In the 35 years from 1971 to 2006, Fannie and Freddie together made total profits of $106 billion.  From 2007 to 2011, together they lost $256 billion.  So they have lost every cent they made for 35 years, plus another $150 billion.  A remarkable record. 

It was a distinctly bad idea to concentrate so much of the whole country's mortgage credit risk in only two entities on the banks of the Potomac, yet we continue to do so. At least we will be spared having Fannie and Freddie constantly telling us that they are private companies.
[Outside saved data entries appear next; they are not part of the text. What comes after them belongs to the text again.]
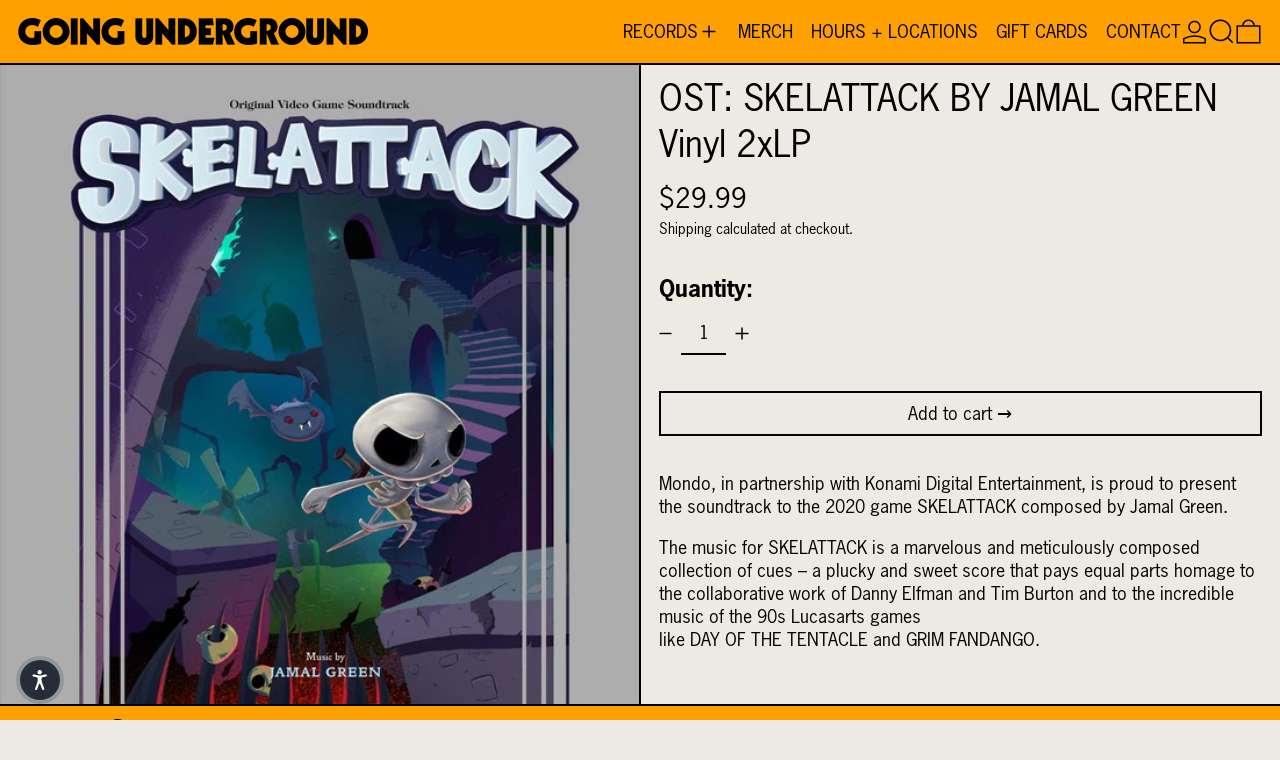

--- FILE ---
content_type: text/javascript
request_url: https://www.goingundergroundrecords.com/cdn/shop/t/17/assets/global.bundle.min.js?v=8040584617841472801751078412
body_size: 147
content:
const e="${{amount}}";function t(t,i){"string"==typeof t&&(t=t.replace(".",""));let n="";const r=/\{\{\s*(\w+)\s*\}\}/,a=i||e;function o(e){let t=arguments.length>1&&void 0!==arguments[1]?arguments[1]:2,i=arguments.length>2&&void 0!==arguments[2]?arguments[2]:",",n=arguments.length>3&&void 0!==arguments[3]?arguments[3]:".";if(isNaN(e)||null==e)return 0;const r=(e=(e/100).toFixed(t)).split(".");return r[0].replace(/(\d)(?=(\d\d\d)+(?!\d))/g,`$1${i}`)+(r[1]?n+r[1]:"")}switch(a.match(r)[1]){case"amount":n=o(t,2);break;case"amount_no_decimals":n=o(t,0);break;case"amount_with_comma_separator":n=o(t,2,".",",");break;case"amount_no_decimals_with_comma_separator":n=o(t,0,".",",")}return a.replace(r,n)}function i(e,t){clearTimeout(window.liveRegionTimeout);let i=document.getElementById("screenreader-announce");i.innerHTML=e,window.liveRegionTimeout=setTimeout((()=>{i.innerHTML=""}),3e3)}window.liveRegion=i,window.variantLiveRegion=function(e){i(function(){let i="[Availability] [Regular] [$$] [Sale] [$]. [UnitPrice] [$$$]";const n=e.available?"":theme.strings.soldOut+",";i=i.replace("[Availability]",n);let r="",a=t(e.price,theme.moneyFormat),o="",c="",l="",m="";return e.compare_at_price>e.price&&(r=theme.strings.regularPrice,a=t(e.compare_at_price,theme.moneyFormat),o=theme.strings.sale,c=t(e.price,theme.moneyFormat)),e.unit_price&&(l=theme.strings.unitPrice,m=t(e.unit_price,theme.moneyFormat)+" "+theme.strings.unitPriceSeparator+" "+(1===e.unit_price_measurement.reference_value?e.unit_price_measurement.reference_unit:e.unit_price_measurement.reference_value+e.unit_price_measurement.reference_unit)),i=i.replace("[Regular]",r).replace("[$$]",a).replace("[Sale]",o).replace("[$]",c).replace("[UnitPrice]",l).replace("[$$$]",m).replace("  .","").trim(),i}())},window.cartLiveRegion=function(e){const n=theme.strings.update+": [QuantityLabel]: [Quantity], [Regular] [$$] [DiscountedPrice] [$]. [PriceInformation]";i(function(){let i=n;i=i.replace("[QuantityLabel]",theme.strings.quantity).replace("[Quantity]",e.quantity);let r="",a=t(e.original_line_price,theme.moneyFormat),o="",c="",l="";return e.original_line_price>e.final_line_price&&(r=theme.strings.regularTotal,o=theme.strings.discountedTotal,c=t(e.final_line_price,theme.moneyFormat),l=theme.strings.priceColumn),i=i.replace("[Regular]",r).replace("[$$]",a).replace("[DiscountedPrice]",o).replace("[$]",c).replace("[PriceInformation]",l).replace("  .","").trim(),i}())},window.formatMoney||(window.formatMoney=function(e){return t(e,arguments.length>1&&void 0!==arguments[1]?arguments[1]:theme.defaultMoneyFormat)}),console.log("Baseline theme (3.2.1) by SWITCH | Make the switch: https://switchthemes.co");


--- FILE ---
content_type: application/javascript
request_url: https://cdn-accessibility.avada.io/scripttag/sea-accessibility-inline-link.20cd8097e1857d8d6c24.js
body_size: -370
content:
"use strict";(self.webpackChunk_avada_scripttag=self.webpackChunk_avada_scripttag||[]).push([[797],{9366:(a,t,e)=>{e.r(t),e.d(t,{WidgetPopupContext:()=>p});var p=(0,e(1165).q6)({})}}]);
In the near future of U.S. housing finance, over the next twelve months or so, we will establish the bottom of this extremely painful Shrivel and begin a cyclical recovery.  The aftermaths of housing bubbles typically last a long time: the international historical average is six years, according to Carmen Reinhart and Kenneth Rogoff.  The house price peak was in mid-2006—that was six years ago.  Moreover, the 41% fall in inflation-adjusted house prices has taken them back to their level of 1999.  In other words, in real terms, the entire bubble has now been reversed.  Cumbersome regulation will impede, but not stop, the cyclical recovery.

Finally, the future of housing finance is bound to surprise us.  It will develop in some ways we have not anticipated, as it moves from the confusing present to a future unknowable in detail. As defined by economist Jacob Viner, a period of transition is a period between two periods of transition—so we can always be assured that housing finance will continue to be in a period of transition.

Alex J. Pollock is a resident fellow at the American Enterprise Institute in Washington. He was President and CEO of the Federal Home Loan Bank of Chicago from 1991 to 2004.